• **Assigned task**
Images excluded, return every record exactly as it reads.

• **Supplied records**
────

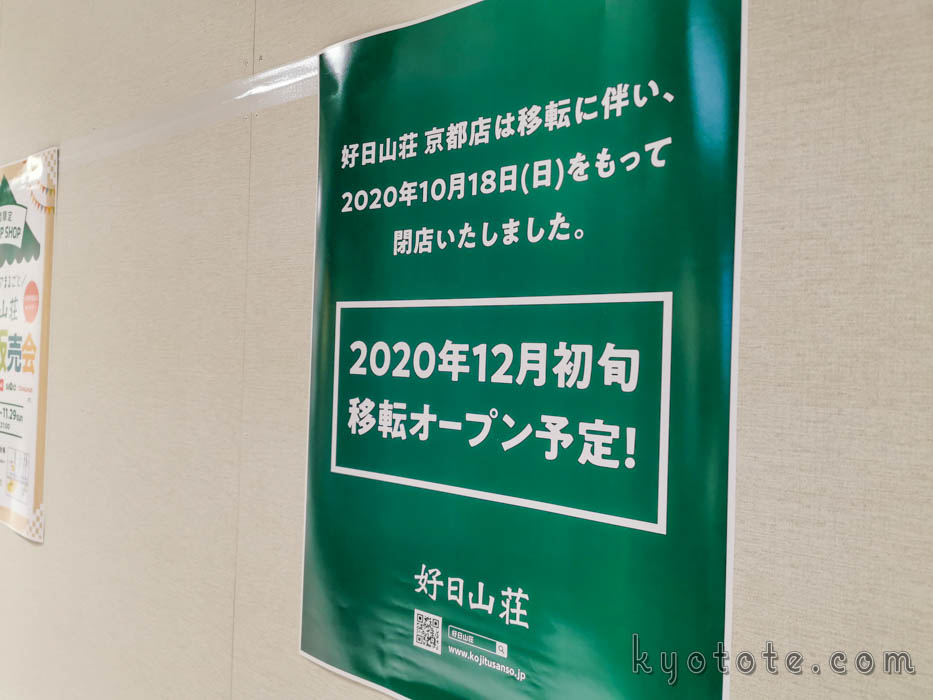 好日山荘の京都店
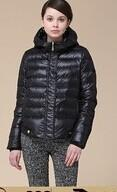 Buy cheap PF-MJ0007 Ladys fashion dark women down jacket from wholesalers
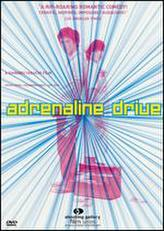 Adrenaline Drive showtimes and tickets
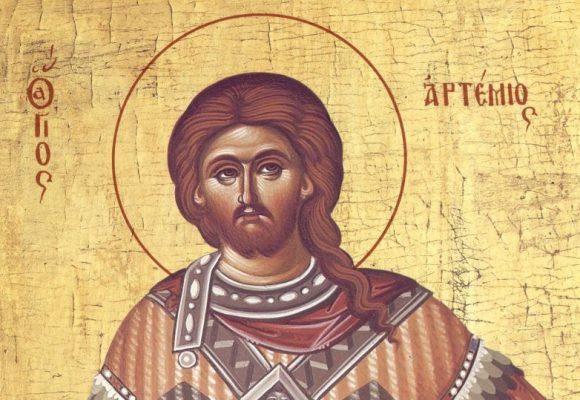 Άγιος Αρτέμιος – Γιορτή σήμερα 20 Οκτωβρίου – Ποιοι γιορτάζουν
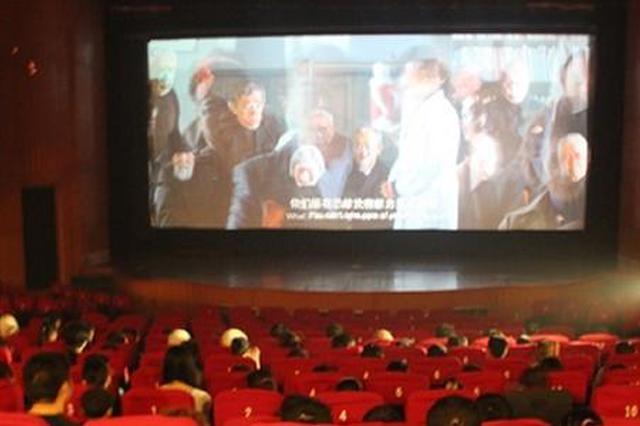 杭1已婚男和女同事单独看电影:没做对不起老婆的事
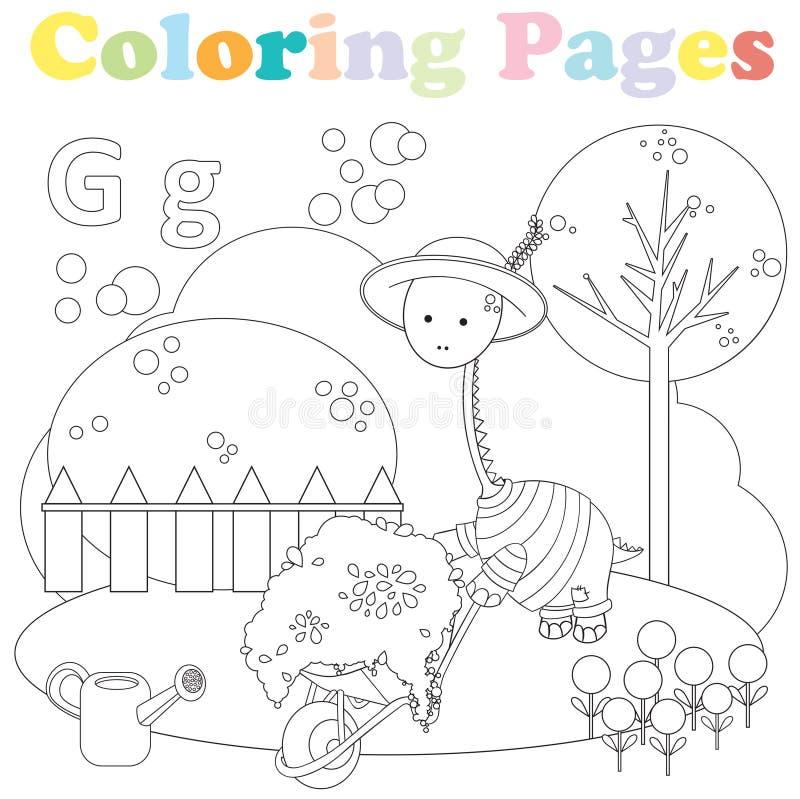 Página que colorea para los niños, sistema del alfabeto, letra G imagen de archivo libre de regalías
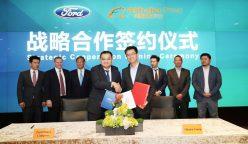 Alibaba y Ford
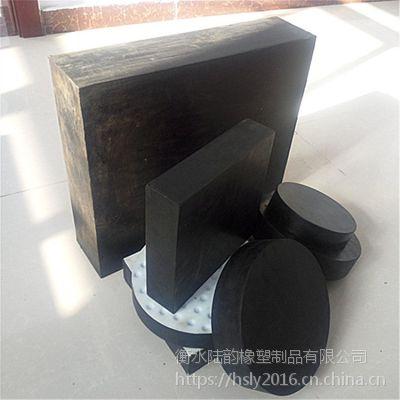 利辛县350/74板式橡胶支座A陆韵橡胶支座整体受压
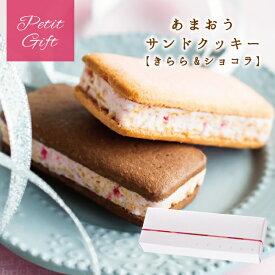 お菓子ギフト あまおうサンドクッキー2個入 苺きらら ショコラサンドクッキー あまおう苺 プチギフト 博多風美庵 (宅急便発送)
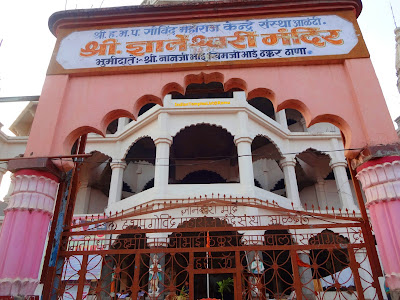 Alandi Dyaneshwari Temple in Pune District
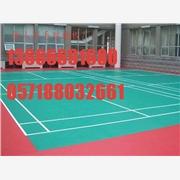 羽毛球地胶 产品汇 杭州 羽毛球地胶 乒乓球地胶 舞蹈地胶 傲人体育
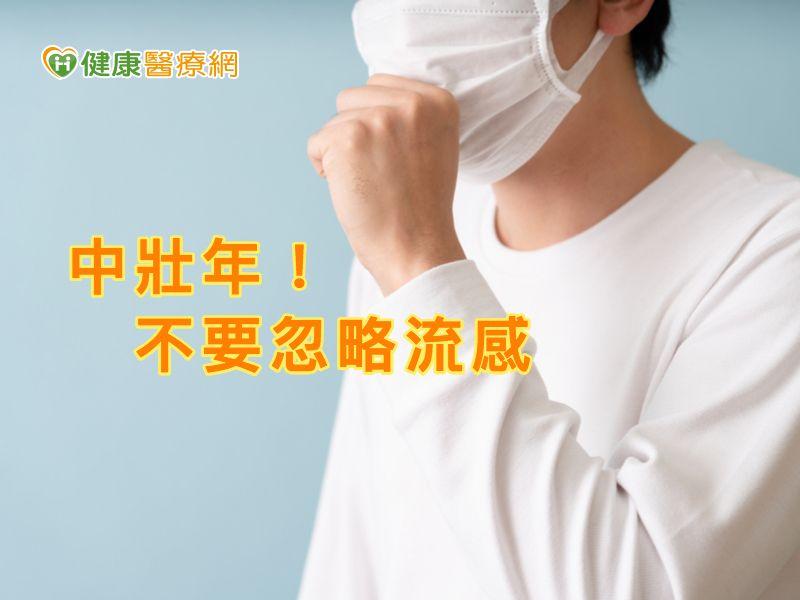 初春天暖 流感疫情雖降溫仍不可輕忽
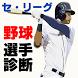 あなたはプロ野球選手の誰?セリーグ編~投手×打者×キャッチャー×ホームラン~ by subetenikansha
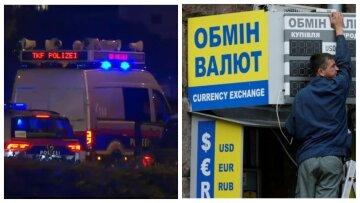 Подробности теракта в Вене, подорожание доллара и новые штрафы – главное за ночь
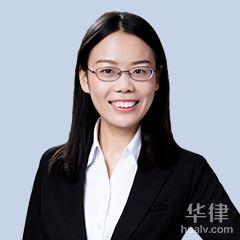 天津律師-劉麗薇律師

────

• **Exercise response**
 好日山荘の京都店
 Buy cheap PF-MJ0007 Ladys fashion dark women down jacket from wholesalers
 Adrenaline Drive showtimes and tickets
 Άγιος Αρτέμιος – Γιορτή σήμερα 20 Οκτωβρίου – Ποιοι γιορτάζουν
 杭1已婚男和女同事单独看电影:没做对不起老婆的事
 Página que colorea para los niños, sistema del alfabeto, letra G imagen de archivo libre de regalías
 Alibaba y Ford
 利辛县350/74板式橡胶支座A陆韵橡胶支座整体受压
 お菓子ギフト あまおうサンドクッキー2個入 苺きらら ショコラサンドクッキー あまおう苺 プチギフト 博多風美庵 (宅急便発送)
 Alandi Dyaneshwari Temple in Pune District
 羽毛球地胶 产品汇 杭州 羽毛球地胶 乒乓球地胶 舞蹈地胶 傲人体育
 初春天暖 流感疫情雖降溫仍不可輕忽
 あなたはプロ野球選手の誰?セリーグ編~投手×打者×キャッチャー×ホームラン~ by subetenikansha
 Подробности теракта в Вене, подорожание доллара и новые штрафы – главное за ночь
 天津律師-劉麗薇律師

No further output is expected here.